**Gösterilen Metin**
---+---
Milli gelir tarihinde ilk kez 1 trilyon rakamını aştı.Türkiye 8.9 büyüme ile OECD ülkeleri arasında 1. sırada. Dolar cinsinen milli gelir 736 milyar dolar ile kriz öncesi seviyesine ulaştı. Bu büyümede alın teri bulunan aziz vatandaşlarımı tebrik ediyorum.
ENFLASYONA KİMSE İNANMAZDI
Kamu net borç stoku 2002 yılında yüzde 62.4 iken 2010'da yüzde 28.7 seviyeye geriledi. Borç oranlarında Avrupa ülkelerinden çok daha iyi durumdayız. Mart ayında enflasyon yüzde 0.42 oranında arttı. İlk üç aylık dönem itibariyle enflasyon yıllık bazda yüzde 3.99 oldu. Göreve geldiğimizde yüzde 30 idi, şimdi neredeyse onda birine düştü. 8 yıl önce enflasyon yüzde 4'lere kadar düşecek deselerdi ona o gün kimse inanmazdı.
---+---
**Verilen Malzeme**
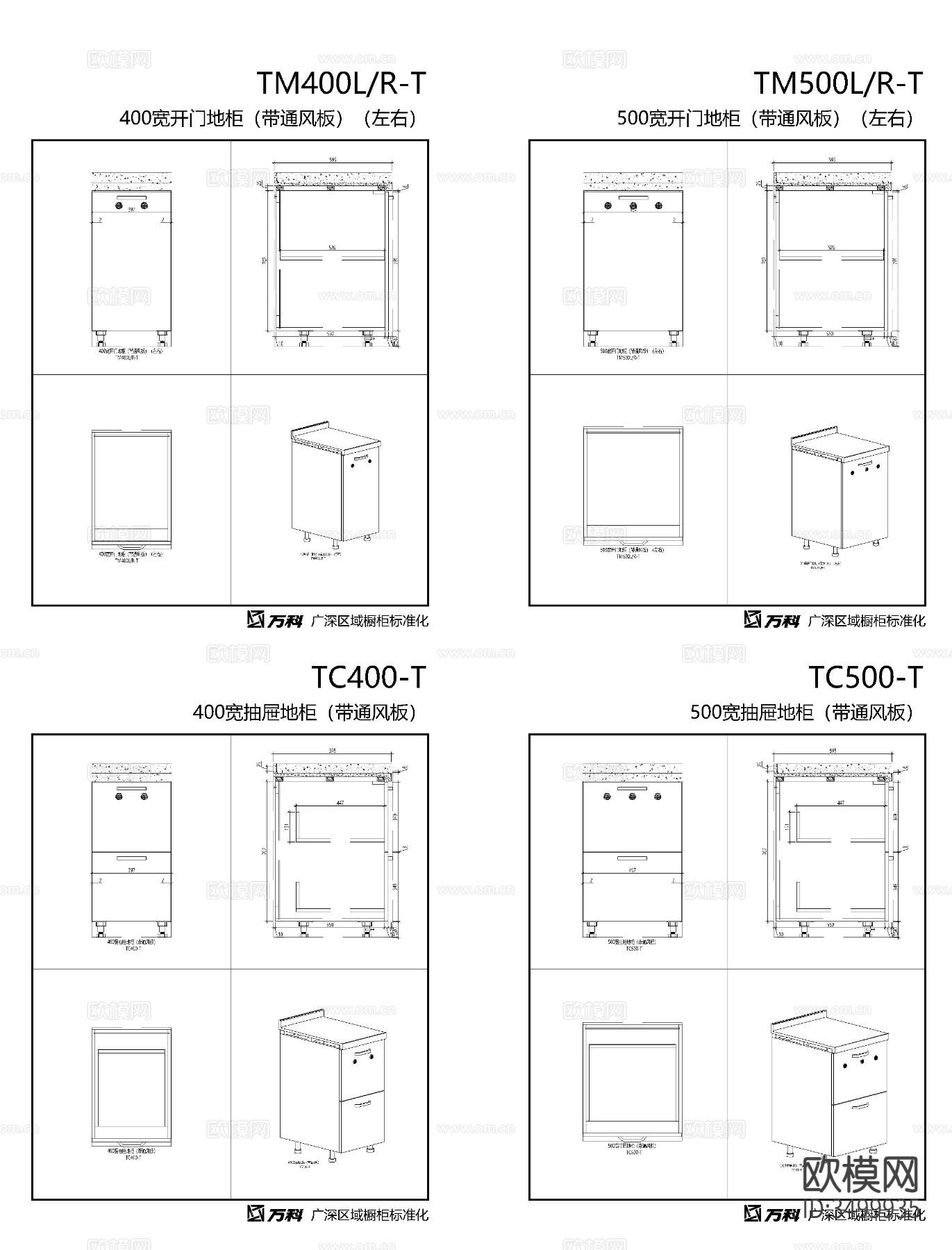 橱柜标准化CAD图库下载（渲染图5）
---+---
**Görevler ve Alıştırmalar**
(1) Ekonomiyle ilgili metindeki "Milli gelir tarihinde" ifadesinden "gün kimse inanmazdı." ifadesine kadar olan bölümü hiçbir değişiklik yapmadan yazıya geçiriniz.
(2) Aşağıdaki ifadelerin ekonomiyle ilgili metinle uyuşup uyuşmadığını her biri için evet ya da hayır diyerek belirtiniz ve kararınızı dayandırdığınız sözcükleri metinden aynen aktarınız.
(a) Kamu net borç stoku 2010 yılında yüzde 28.7 seviyesine gerilemiştir.
(b) Mart ayında enflasyon yüzde 3.99 oranında artmıştır.
(c) Göreve gelindiğinde enflasyon yüzde 62.4 idi.

**Sıralı Cevaplar**
(1)
Milli gelir tarihinde ilk kez 1 trilyon rakamını aştı.Türkiye 8.9 büyüme ile OECD ülkeleri arasında 1. sırada. Dolar cinsinen milli gelir 736 milyar dolar ile kriz öncesi seviyesine ulaştı. Bu büyümede alın teri bulunan aziz vatandaşlarımı tebrik ediyorum.
ENFLASYONA KİMSE İNANMAZDI
Kamu net borç stoku 2002 yılında yüzde 62.4 iken 2010'da yüzde 28.7 seviyeye geriledi. Borç oranlarında Avrupa ülkelerinden çok daha iyi durumdayız. Mart ayında enflasyon yüzde 0.42 oranında arttı. İlk üç aylık dönem itibariyle enflasyon yıllık bazda yüzde 3.99 oldu. Göreve geldiğimizde yüzde 30 idi, şimdi neredeyse onda birine düştü. 8 yıl önce enflasyon yüzde 4'lere kadar düşecek deselerdi ona o gün kimse inanmazdı.

(2)
(a) Evet: "Kamu net borç stoku 2002 yılında yüzde 62.4 iken 2010'da yüzde 28.7 seviyeye geriledi."
(b) Hayır: "Mart ayında enflasyon yüzde 0.42 oranında arttı."
(c) Hayır: "Göreve geldiğimizde yüzde 30 idi"